● **RECORD SET**
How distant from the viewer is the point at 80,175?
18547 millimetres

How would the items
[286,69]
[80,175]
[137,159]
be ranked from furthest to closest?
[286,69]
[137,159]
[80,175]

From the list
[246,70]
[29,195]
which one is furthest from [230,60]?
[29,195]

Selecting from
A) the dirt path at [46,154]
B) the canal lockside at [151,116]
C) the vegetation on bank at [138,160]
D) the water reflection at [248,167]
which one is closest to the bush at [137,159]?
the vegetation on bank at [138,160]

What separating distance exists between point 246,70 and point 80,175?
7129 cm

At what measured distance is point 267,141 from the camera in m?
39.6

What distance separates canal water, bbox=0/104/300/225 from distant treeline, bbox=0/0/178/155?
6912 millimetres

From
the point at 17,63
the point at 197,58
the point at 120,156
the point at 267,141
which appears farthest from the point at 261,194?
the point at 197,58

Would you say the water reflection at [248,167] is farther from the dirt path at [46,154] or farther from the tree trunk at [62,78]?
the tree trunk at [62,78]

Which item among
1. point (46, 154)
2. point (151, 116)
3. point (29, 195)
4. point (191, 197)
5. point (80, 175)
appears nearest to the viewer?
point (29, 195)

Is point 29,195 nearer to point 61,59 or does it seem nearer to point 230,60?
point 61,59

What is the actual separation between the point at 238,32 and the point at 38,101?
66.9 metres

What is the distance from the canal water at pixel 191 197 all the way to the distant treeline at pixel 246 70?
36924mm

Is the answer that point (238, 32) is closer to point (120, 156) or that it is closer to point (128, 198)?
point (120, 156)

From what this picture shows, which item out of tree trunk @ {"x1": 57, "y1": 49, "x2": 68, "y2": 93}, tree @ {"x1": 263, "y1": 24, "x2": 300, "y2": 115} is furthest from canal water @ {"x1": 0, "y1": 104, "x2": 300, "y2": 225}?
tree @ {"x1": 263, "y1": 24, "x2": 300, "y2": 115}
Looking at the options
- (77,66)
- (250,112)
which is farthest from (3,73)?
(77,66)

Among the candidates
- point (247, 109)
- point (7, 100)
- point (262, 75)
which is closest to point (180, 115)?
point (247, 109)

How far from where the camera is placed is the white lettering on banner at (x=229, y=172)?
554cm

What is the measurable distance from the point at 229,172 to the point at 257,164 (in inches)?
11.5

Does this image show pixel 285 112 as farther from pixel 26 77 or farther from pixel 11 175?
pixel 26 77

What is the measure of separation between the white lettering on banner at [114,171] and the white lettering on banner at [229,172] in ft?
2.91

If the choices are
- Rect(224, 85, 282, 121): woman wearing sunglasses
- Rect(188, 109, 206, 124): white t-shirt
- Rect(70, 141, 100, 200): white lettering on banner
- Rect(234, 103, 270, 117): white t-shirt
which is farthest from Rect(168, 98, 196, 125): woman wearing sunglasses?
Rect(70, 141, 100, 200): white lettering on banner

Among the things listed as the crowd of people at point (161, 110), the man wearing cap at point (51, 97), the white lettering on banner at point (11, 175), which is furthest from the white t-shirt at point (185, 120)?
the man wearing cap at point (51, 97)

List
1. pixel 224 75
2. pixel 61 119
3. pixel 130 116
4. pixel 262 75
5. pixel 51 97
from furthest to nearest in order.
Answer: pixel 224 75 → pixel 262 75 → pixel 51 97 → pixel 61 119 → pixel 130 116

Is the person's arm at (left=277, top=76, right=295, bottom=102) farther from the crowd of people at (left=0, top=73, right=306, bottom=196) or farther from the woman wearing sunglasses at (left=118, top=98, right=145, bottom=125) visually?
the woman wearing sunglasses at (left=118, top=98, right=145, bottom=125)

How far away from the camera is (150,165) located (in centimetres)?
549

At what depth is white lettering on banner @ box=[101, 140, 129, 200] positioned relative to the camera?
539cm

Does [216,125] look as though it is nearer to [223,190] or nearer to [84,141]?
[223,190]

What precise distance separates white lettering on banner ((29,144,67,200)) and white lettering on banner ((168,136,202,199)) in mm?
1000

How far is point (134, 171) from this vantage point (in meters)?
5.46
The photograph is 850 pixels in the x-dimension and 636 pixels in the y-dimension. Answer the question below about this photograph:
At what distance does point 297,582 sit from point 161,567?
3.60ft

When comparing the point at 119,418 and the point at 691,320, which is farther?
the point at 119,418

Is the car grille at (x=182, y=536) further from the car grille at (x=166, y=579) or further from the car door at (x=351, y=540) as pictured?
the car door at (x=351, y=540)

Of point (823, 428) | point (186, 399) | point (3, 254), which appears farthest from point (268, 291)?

● **WHAT YOU WILL DO**
Can you copy every row above line for line, keeping each character, number, and bracket unchanged?

● **OUTPUT FOR THIS TASK**
How distant from the viewer is the point at 80,175?
18547 millimetres

How would the items
[286,69]
[80,175]
[137,159]
be ranked from furthest to closest?
[286,69]
[137,159]
[80,175]

From the list
[246,70]
[29,195]
which one is furthest from [230,60]?
[29,195]

Selecting from
A) the dirt path at [46,154]
B) the canal lockside at [151,116]
C) the vegetation on bank at [138,160]
D) the water reflection at [248,167]
which one is closest to the bush at [137,159]?
the vegetation on bank at [138,160]

What separating distance exists between point 246,70 and point 80,175?
7129 cm

At what measured distance is point 267,141 from the camera in m?
39.6

What distance separates canal water, bbox=0/104/300/225 from distant treeline, bbox=0/0/178/155?
6912 millimetres

From
the point at 17,63
the point at 197,58
the point at 120,156
the point at 267,141
which appears farthest from the point at 261,194?
the point at 197,58

Would you say the water reflection at [248,167] is farther from the dirt path at [46,154] or farther from the tree trunk at [62,78]?
the tree trunk at [62,78]

Which item among
1. point (46, 154)
2. point (151, 116)
3. point (29, 195)
4. point (191, 197)
5. point (80, 175)
appears nearest to the viewer?
point (29, 195)

Is point 29,195 nearer to point 61,59 or does it seem nearer to point 230,60?
point 61,59

What is the actual separation between the point at 238,32 and the point at 38,101?
66.9 metres

What is the distance from the canal water at pixel 191 197 all the way to the distant treeline at pixel 246 70?
36924mm

Is the answer that point (238, 32) is closer to point (120, 156) or that it is closer to point (128, 198)?
point (120, 156)

From what this picture shows, which item out of tree trunk @ {"x1": 57, "y1": 49, "x2": 68, "y2": 93}, tree @ {"x1": 263, "y1": 24, "x2": 300, "y2": 115} is furthest from canal water @ {"x1": 0, "y1": 104, "x2": 300, "y2": 225}?
tree @ {"x1": 263, "y1": 24, "x2": 300, "y2": 115}
Looking at the options
- (77,66)
- (250,112)
which is farthest from (3,73)?
(77,66)

Among the candidates
- point (247, 109)
- point (7, 100)
- point (262, 75)
which is closest to point (180, 115)?
point (247, 109)

How far from where the camera is placed is the white lettering on banner at (x=229, y=172)?
554cm

What is the measurable distance from the point at 229,172 to the point at 257,164 (in inches)?
11.5

Does this image show pixel 285 112 as farther from pixel 26 77 or farther from pixel 11 175?
pixel 26 77

What is the measure of separation between the white lettering on banner at [114,171] and the white lettering on banner at [229,172] in ft?
2.91

If the choices are
- Rect(224, 85, 282, 121): woman wearing sunglasses
- Rect(188, 109, 206, 124): white t-shirt
- Rect(70, 141, 100, 200): white lettering on banner
- Rect(234, 103, 270, 117): white t-shirt
which is farthest from Rect(168, 98, 196, 125): woman wearing sunglasses?
Rect(70, 141, 100, 200): white lettering on banner

Among the things listed as the crowd of people at point (161, 110), the man wearing cap at point (51, 97), the white lettering on banner at point (11, 175), which is furthest from the white t-shirt at point (185, 120)?
the man wearing cap at point (51, 97)

List
1. pixel 224 75
2. pixel 61 119
3. pixel 130 116
4. pixel 262 75
5. pixel 51 97
from furthest to nearest in order.
Answer: pixel 224 75 → pixel 262 75 → pixel 51 97 → pixel 61 119 → pixel 130 116

Is the person's arm at (left=277, top=76, right=295, bottom=102) farther from the crowd of people at (left=0, top=73, right=306, bottom=196) or farther from the woman wearing sunglasses at (left=118, top=98, right=145, bottom=125) visually?
the woman wearing sunglasses at (left=118, top=98, right=145, bottom=125)

How far away from the camera is (150,165) located (in centimetres)?
549

At what depth is white lettering on banner @ box=[101, 140, 129, 200] positioned relative to the camera?
539cm

Does [216,125] look as though it is nearer to [223,190] or nearer to [84,141]?
[223,190]

What precise distance separates white lettering on banner ((29,144,67,200)) and white lettering on banner ((168,136,202,199)) in mm?
1000

How far is point (134, 171) from this vantage point (in meters)?
5.46
The photograph is 850 pixels in the x-dimension and 636 pixels in the y-dimension. Answer the question below about this photograph:
At what distance does point 297,582 sit from point 161,567?
3.60ft

When comparing the point at 119,418 and the point at 691,320, which is farther?
the point at 119,418

Is the car grille at (x=182, y=536) further from the car grille at (x=166, y=579) or further from the car door at (x=351, y=540) as pictured?
the car door at (x=351, y=540)

Of point (823, 428) | point (186, 399) | point (3, 254), which appears farthest from point (268, 291)?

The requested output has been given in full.